BATON ROUGE, La (NBC33) – As we approach a critical time for the seafood industry, many are wondering how the waters fair in the wake of the largest oil spill in U.S. history. Of all the supply to be affected, none were more so than oysters.
The cool months are typically reserved for the best product at the lowest price. However, a downgrade in the number of fishermen on the water is causing the prices to stagnate. Currently they sit at a price more commonly seen in the summer months, when supply is lower and the product is not as bountiful.
“This is supposed to be a seasonal time when the prices go down, but that hasn’t happened because of the limited fishing,” Robby Walker, Louisiana Seafood Exchange, explained. “It’s the lack of fishing that’s thwarting the supply. If everything was the way it was before the BP spill, this would be the ideal time to buy oysters.”
But everything is not the same. The tide for the Louisiana Seafood Industry changed, and it’s one that continues to fight against the negative publicity.
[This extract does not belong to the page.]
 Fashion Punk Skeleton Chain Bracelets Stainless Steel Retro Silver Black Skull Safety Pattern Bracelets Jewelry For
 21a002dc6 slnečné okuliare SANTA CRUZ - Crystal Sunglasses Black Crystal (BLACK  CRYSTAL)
“I certainly think we can put a very positive spin on all the great seafood we have in Louisiana,” Lt. Governor Jay Dardenne said when discussing the new marketing effort to combat the perceptions created against the brand during the height of the spill. “It’s abundant and delicious, and we want to make certain people all across the country know that.”
For now, suppliers are able to keep up with the demand and have had no problem filling orders. However, if the fishermen do not get back on the water, consumers may continue to see a high price when paying the bill.
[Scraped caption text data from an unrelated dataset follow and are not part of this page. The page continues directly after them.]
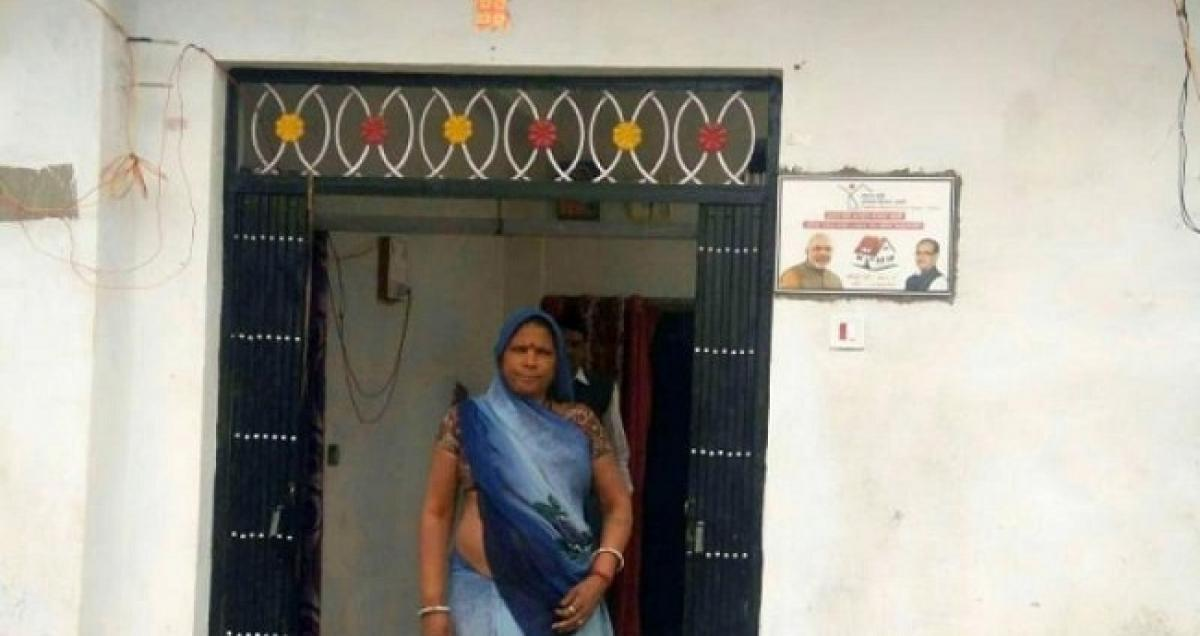 Tiles with PM Modi, CM images must be removed, orders Madhya Pradesh HC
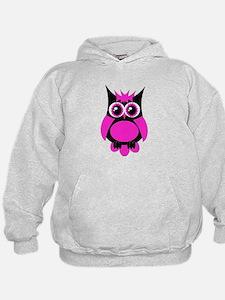 Hot Pink Punk Owl Hoodie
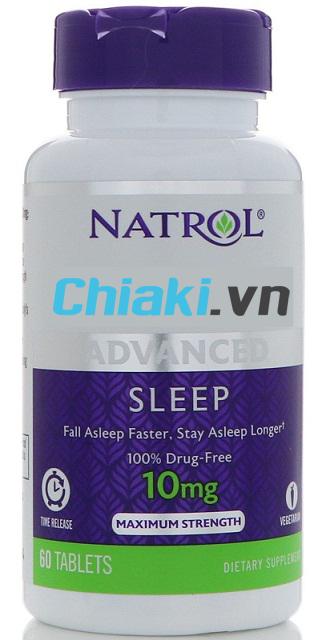 Natrol 10mg - Viên uống của Mỹ 60 viên 2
“There’s not enough supply to force the prices down,” Walker continued to explain. “So those people who are getting product are paying a little higher for it.”
As for the ones serving up the seafood delight, many are saying they’re seeing a return of customers, which is positive news for the rebounding industry.
The coming months will see an even higher increase in consumption due to Lent. However, the height of Oyster sales is actually experienced at the end of November and December, and then again on Valentines Day.